» Problem to work on: Copy the data word for word, beginning at the line that contains "SDO full-disk sequence" and stopping after the line that contains "Enumerate all objects". Leave the pictures out.

» Dataset records:
* * * * * * *

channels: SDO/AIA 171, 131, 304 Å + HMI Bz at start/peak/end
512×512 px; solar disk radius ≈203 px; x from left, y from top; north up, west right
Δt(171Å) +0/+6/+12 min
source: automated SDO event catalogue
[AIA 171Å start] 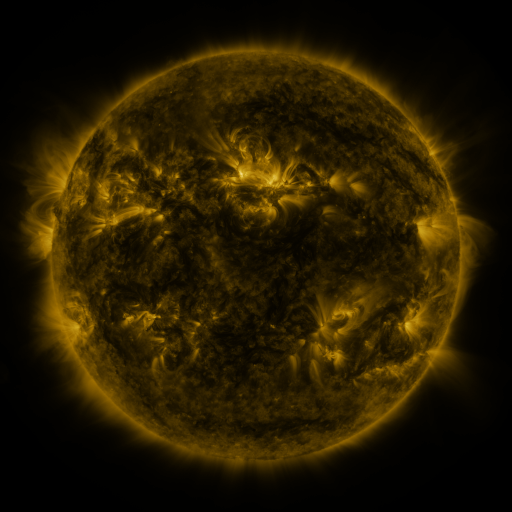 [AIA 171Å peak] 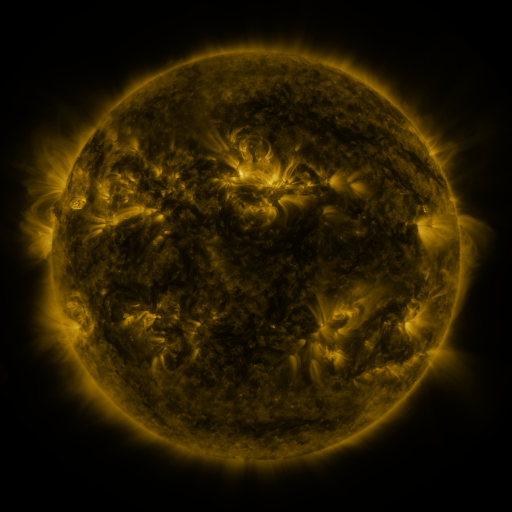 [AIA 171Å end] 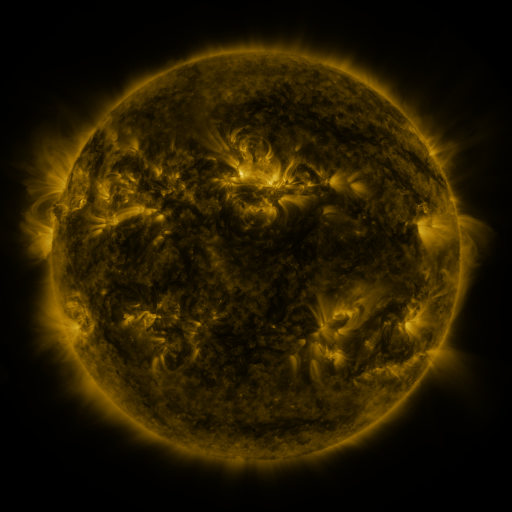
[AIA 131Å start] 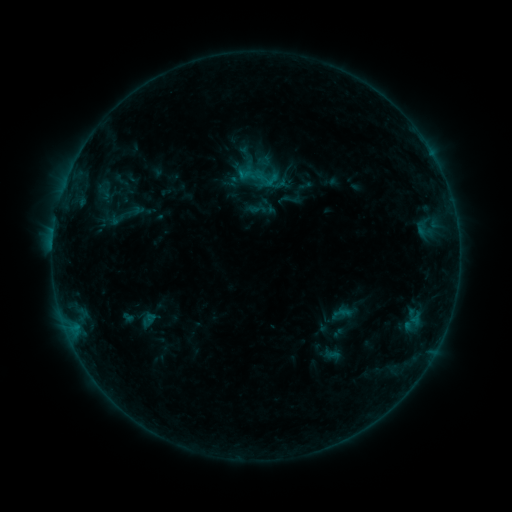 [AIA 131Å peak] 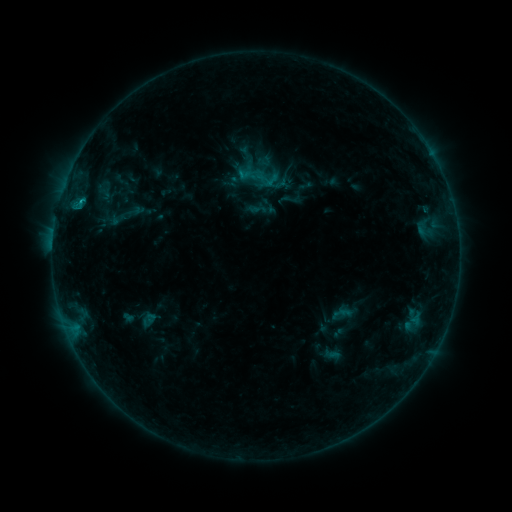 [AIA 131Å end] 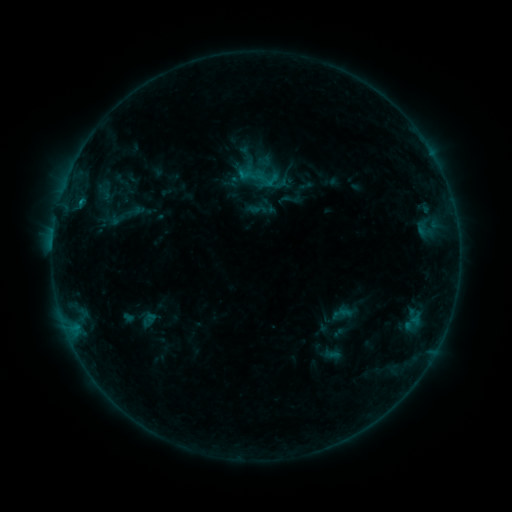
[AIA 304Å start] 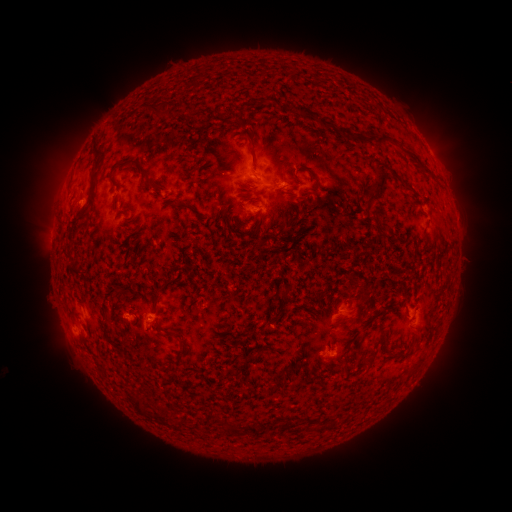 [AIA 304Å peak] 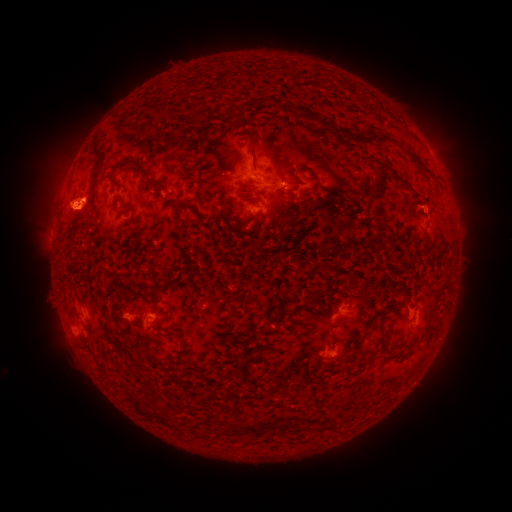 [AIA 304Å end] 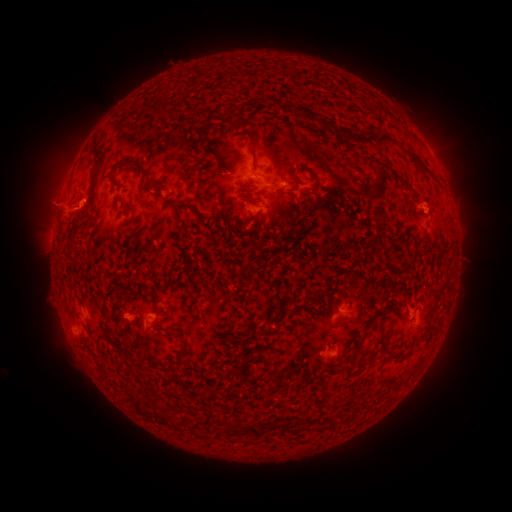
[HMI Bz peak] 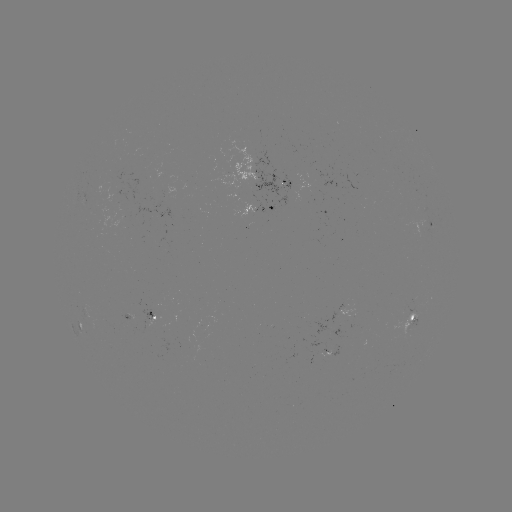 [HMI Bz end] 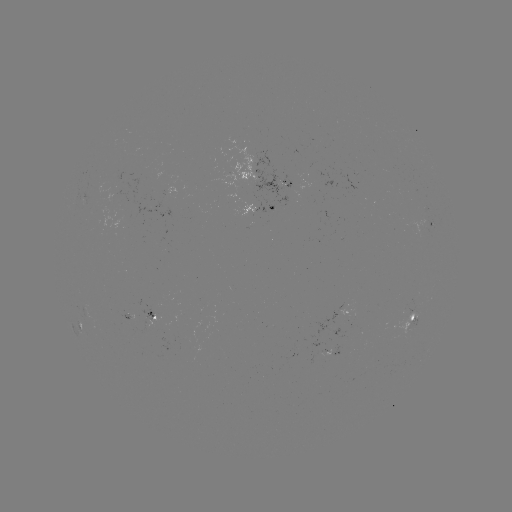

* * * * * * *

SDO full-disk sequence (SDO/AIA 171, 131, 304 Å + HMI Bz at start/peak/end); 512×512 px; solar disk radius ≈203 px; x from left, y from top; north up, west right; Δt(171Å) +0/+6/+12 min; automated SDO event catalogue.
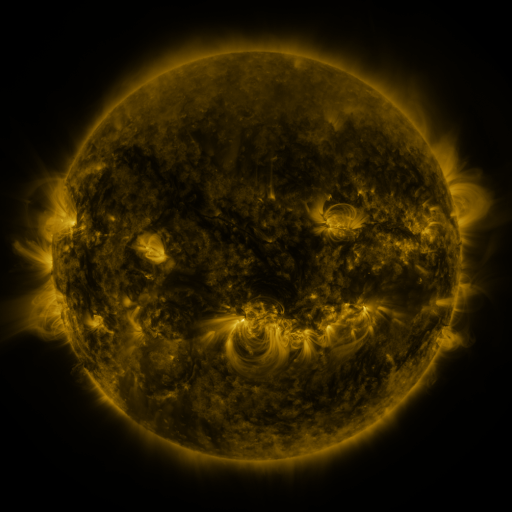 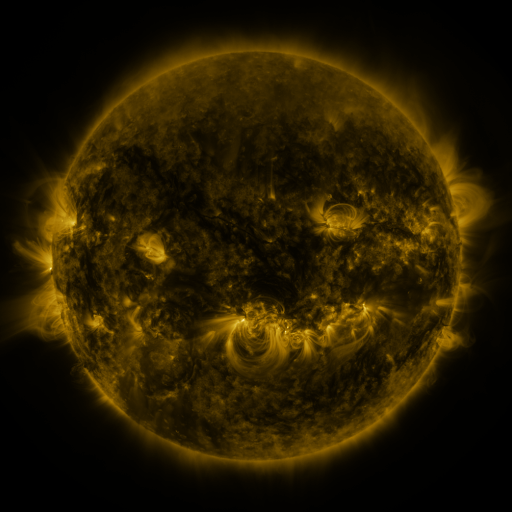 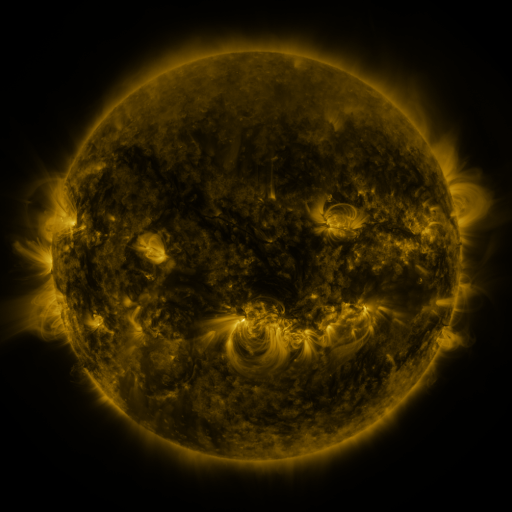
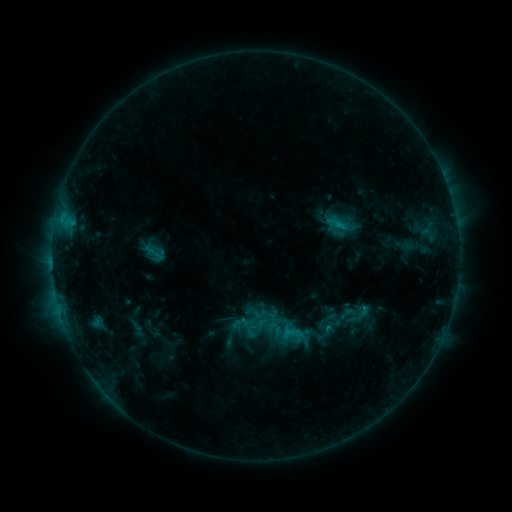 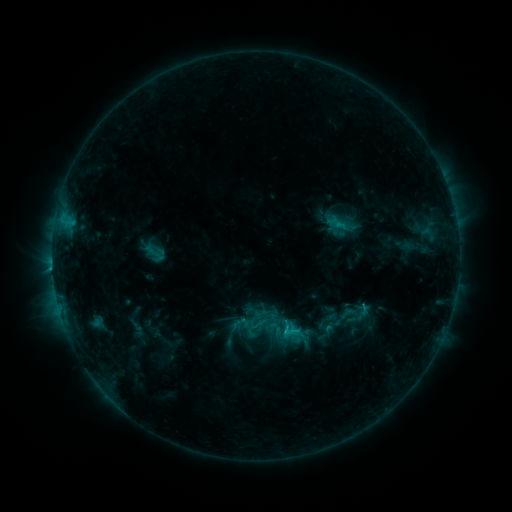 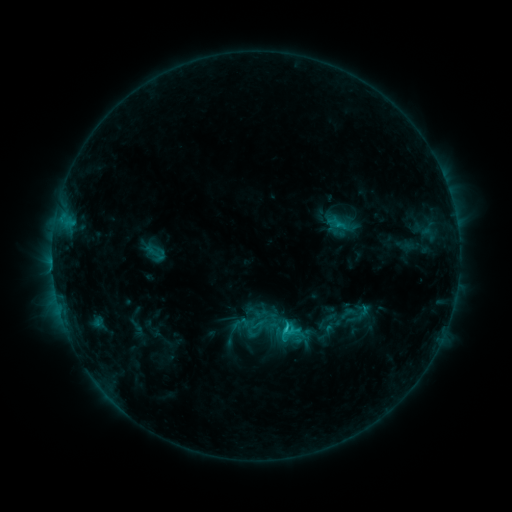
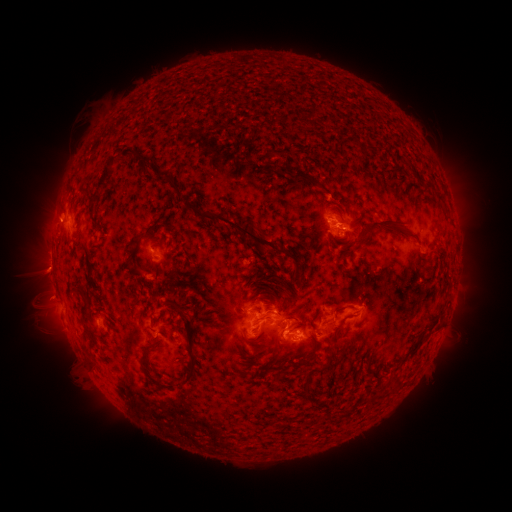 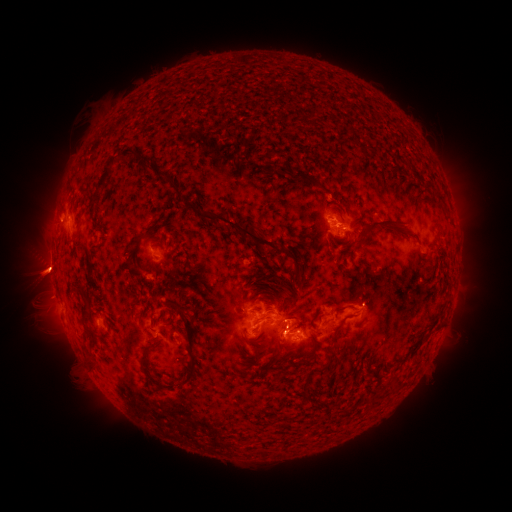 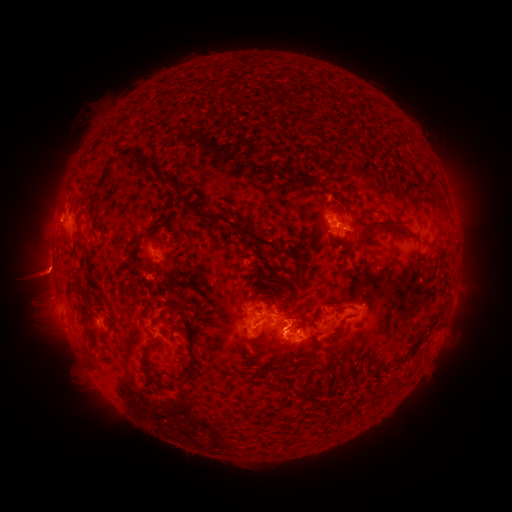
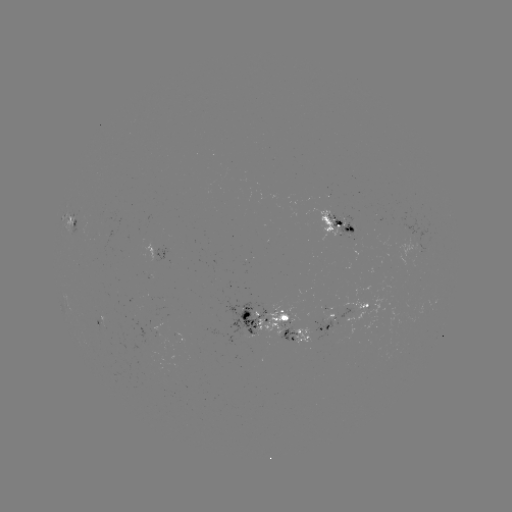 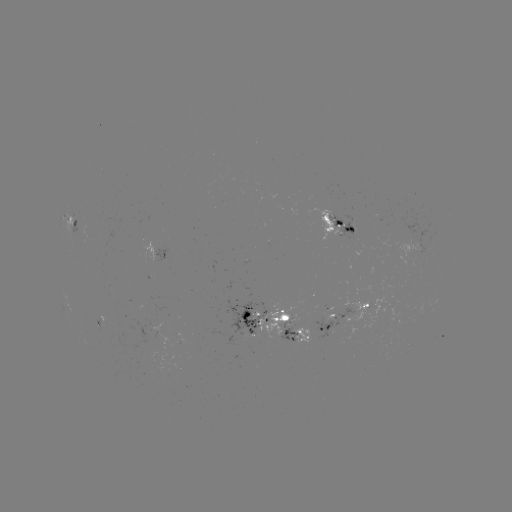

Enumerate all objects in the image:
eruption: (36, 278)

* * * * * * *

» Output for this task:
SDO full-disk sequence (SDO/AIA 171, 131, 304 Å + HMI Bz at start/peak/end); 512×512 px; solar disk radius ≈203 px; x from left, y from top; north up, west right; Δt(171Å) +0/+6/+12 min; automated SDO event catalogue.

Enumerate all objects in the image:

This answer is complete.